Estimation by Maximum Likelihood
Up to now in the course, our dependent variable has been continous and distributed as $N(\mathbf{x}\beta,\sigma^2 I)$. There are many classes of problems for which the dependent variable is not normally distributed. Consider these examples:
 Whether a student is admitted ($y_i=1$) or not ($y_i=0$) to William and Mary.
 Foreign aid allocation. The US gives money to only a subset of recipient countries and therefore there are many foreign aid flows of zero. Plotting a histogram of aid flows shows many points are “stacked” on zero.

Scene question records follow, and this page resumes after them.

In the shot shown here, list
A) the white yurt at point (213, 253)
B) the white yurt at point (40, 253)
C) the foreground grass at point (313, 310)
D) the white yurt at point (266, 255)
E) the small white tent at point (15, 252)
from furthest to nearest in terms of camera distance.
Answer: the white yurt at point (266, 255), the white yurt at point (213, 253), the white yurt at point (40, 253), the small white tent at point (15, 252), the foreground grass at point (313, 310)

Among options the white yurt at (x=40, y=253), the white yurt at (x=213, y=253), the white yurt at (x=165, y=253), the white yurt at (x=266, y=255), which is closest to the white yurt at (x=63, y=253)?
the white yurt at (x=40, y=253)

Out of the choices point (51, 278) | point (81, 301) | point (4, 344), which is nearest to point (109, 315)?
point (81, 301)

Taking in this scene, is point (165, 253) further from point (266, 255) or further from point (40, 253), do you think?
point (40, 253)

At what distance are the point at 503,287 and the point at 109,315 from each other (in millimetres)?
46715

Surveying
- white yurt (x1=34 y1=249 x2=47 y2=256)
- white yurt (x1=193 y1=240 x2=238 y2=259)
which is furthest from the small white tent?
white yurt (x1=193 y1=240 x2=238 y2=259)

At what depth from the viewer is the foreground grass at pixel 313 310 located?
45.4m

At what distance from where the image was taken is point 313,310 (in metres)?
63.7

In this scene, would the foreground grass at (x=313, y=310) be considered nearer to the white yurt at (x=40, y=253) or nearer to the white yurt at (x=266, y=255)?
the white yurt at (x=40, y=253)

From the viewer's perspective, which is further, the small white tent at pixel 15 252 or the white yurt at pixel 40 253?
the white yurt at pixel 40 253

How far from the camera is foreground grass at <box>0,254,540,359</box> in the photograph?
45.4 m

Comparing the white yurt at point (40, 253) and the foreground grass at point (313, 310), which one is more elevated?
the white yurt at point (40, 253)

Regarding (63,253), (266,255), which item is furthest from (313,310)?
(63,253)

 Labor Supply: In problem set #1, over 1/3 of the sample worked zero hours.
 Duration of time on Unemployment Insurance: left skewed and not normally distributed and measured in integer counts (ie. weeks)
The important point about each of these empirical settings is that we can’t rely on OLS because our dependent variable, and hence, our model errors are not normally distributed.
A quick plot of working hours and predicted working hours following an OLS estimation highlite that visually speaking in Figure 1, a large spike in the histogram is occurring at zero hours. If we ignore the spike, and estimate OLS and plot predicted working hours, one sees that the model is forcing normality on our predicted dependent variable to the extent that it causes us to predict negative working hours for a sizable chunk of the sample. One might say “so what?”, as long as the estimated beta’s are ok we can use the model results for policy guidance even if model predictions are poor. To that end, consider the following monte carlo simulation.
Figure 1. Observed working hours
Figure 2. Predicted working hours
Monte Carlo Simulation
I have performed a monte carlo study (code can be found here^{1}), to investigate how close $\mathbf{b}$ is to $\beta$. With that in mind, I develop an experiment where I know the “truth” and can fully observe the population regression function for a sample of observations: $y_{N \times 1}=5+.5 x_{N \times 1} + \epsilon_{N \times 1}$. The steps of the Data Generation Process are as follows:
 Generate vector $\mathbf{x}$ of independent variables
 Generate the vector $\epsilon$ where $\epsilon$ is distributed $N(0,\sigma^2 I)$.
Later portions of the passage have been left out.